San Andreas
Director: Brad
Peyton
Starring:
Dwayne Johnson, Carla Gugino, Paul Giamatti
Running time:
114mins
Despite its
cringe-making dialogue, predictable story arc, massive plot contrivances, and
the cheesiest ending in cinema history, I found it impossible to dislike San
Andreas. I’m a sucker for disaster movies – everything from Earthquake to
Melancholia – but was nevertheless impressed by the sheer scale and intensity
of the destruction so artfully rendered here. Unlike many CGI-heavy films, you can see where every single cent of its $110million budget went.
Dwayne Johnson
– charismatic and likeable as always – is Ray, a fearless rescue-chopper pilot.

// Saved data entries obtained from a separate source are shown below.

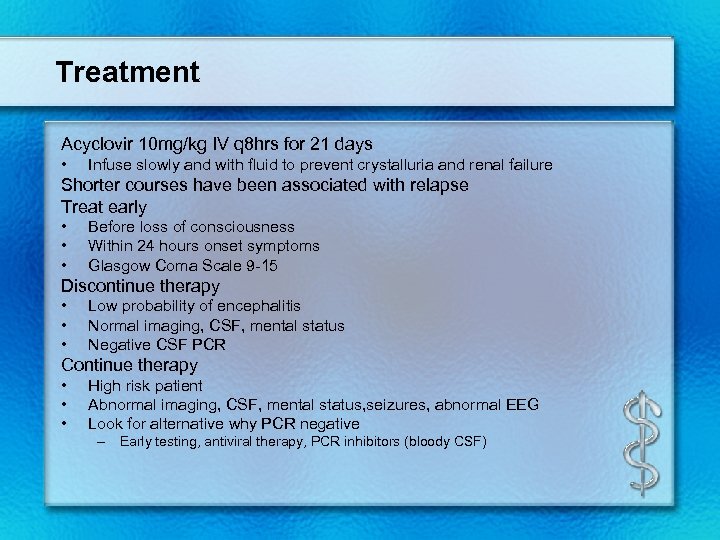 Treatment

Acyclovir 10mg/kg IV q8hrs for 21 days
• Infuse slowly and with fluid to prevent crystalluria and renal failure
Shorter courses have been associated with relapse
Treat early
• Before loss of consciousness
• Within 24 hours onset symptoms
• Glasgow Coma Scale 9-15
Discontinue therapy
• Low probability of encephalitis
• Normal imaging, CSF, mental status
• Negative CSF PCR
Continue therapy
• High risk patient
• Abnormal imaging, CSF, mental status,seizures, abnormal EEG
• Look for alternative why PCR negative
– Early testing, antiviral therapy, PCR inhibitors (bloody CSF)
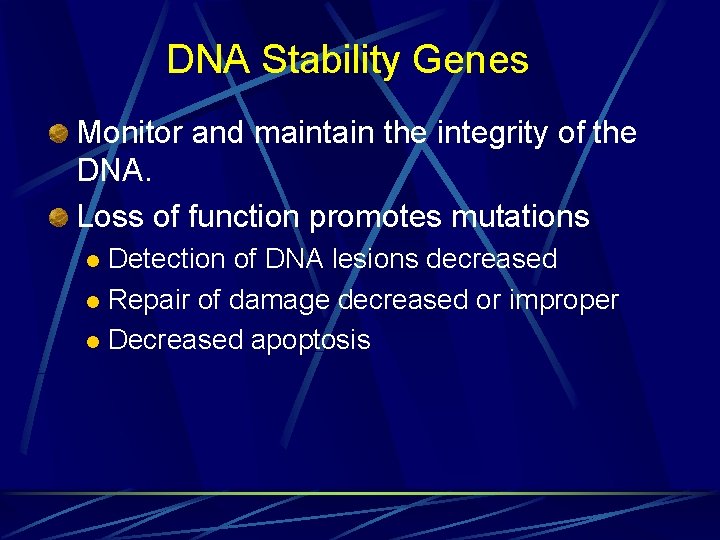 DNA Stability Genes

Monitor and maintain the integrity of the DNA.

Loss of function promotes mutations

Detection of DNA lesions decreased

Repair of damage decreased or improper

Decreased apoptosis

The death of daughter Mallory in an accident has led to the collapse of his
marriage to Emma (Carla Gugino), who is now shacked up with oily wrong ’un
Daniel (Ioan Gruffudd). Meanwhile, professor of earthquake-related stuff
Lawrence (Paul Giamatti) too late realises a super-huge mega-quake is due to
strike America’s West Coast – right along the infamous San Andreas fault in
fact – and that he must stick around to provide exposition and the occasional
grave look to camera. When the ‘Big One’ hits, Ray zips off in his chopper to
save Emma, as well as Blake (Alexandra Daddario), his other daughter, who is
every bit as plucky as her dad and looks considerably better in a bikini.
I make light
of the plot, but there’s real jeopardy and proper tension in many of the scenes
here. In the opening 10 minutes, before we even get to the earthquake, we see
Johnson and his copter crew attempt the rescue of a young woman whose car has
skidded off the road and plunged into a narrow ravine. It’s armrest-gripping,
nail-biting stuff filled with moments when you seriously wonder if all concerned
aren’t going to meet a very messy end indeed. But director Peyton (who teamed up with Johnson for 2012’s Journey 2: The Mysterious Island) is just setting out his
stall at this point, as if to say, “You think this is tense, just you wait…”
And, of course,
what follows is sequence after sequence packed full of skyscrapers being rent
asunder, shattered glass and pulverised concrete raining death and destruction
down upon all and sundry, tsunamis as big as houses, the earth splitting open
like a burst melon – and a host of beautifully choreographed, nick-of-time
escapes for our hero and his family. Peyton really keeps the action moving too,
quickly getting Johnson out of his chopper – into a car, into a plane, into a
boat – as the story becomes a straight-no-chaser race against time to save his
daughter from a watery grave.
I really don’t
like 3D – if I wanted to reduce the brightness of something I was watching by
25 per cent, I’d simply wear a veil – so I have no idea how San Andreas looked
in that format. In 2D, though, it’s a real feast for the eyes. There’s a scene
towards the end of the film when Johnson and Gugino are on a speedboat
searching for Blake and it’s like something out of a dystopian sci-fi
film in which global warming has melted the polar ice caps and the sea level
has risen to engulf even our biggest cities. You really get a sense of the
scale and madness of the devastation that has been wrought, and downtown San Francisco – a
crumbling, flooded ruin – is the stuff of nightmares.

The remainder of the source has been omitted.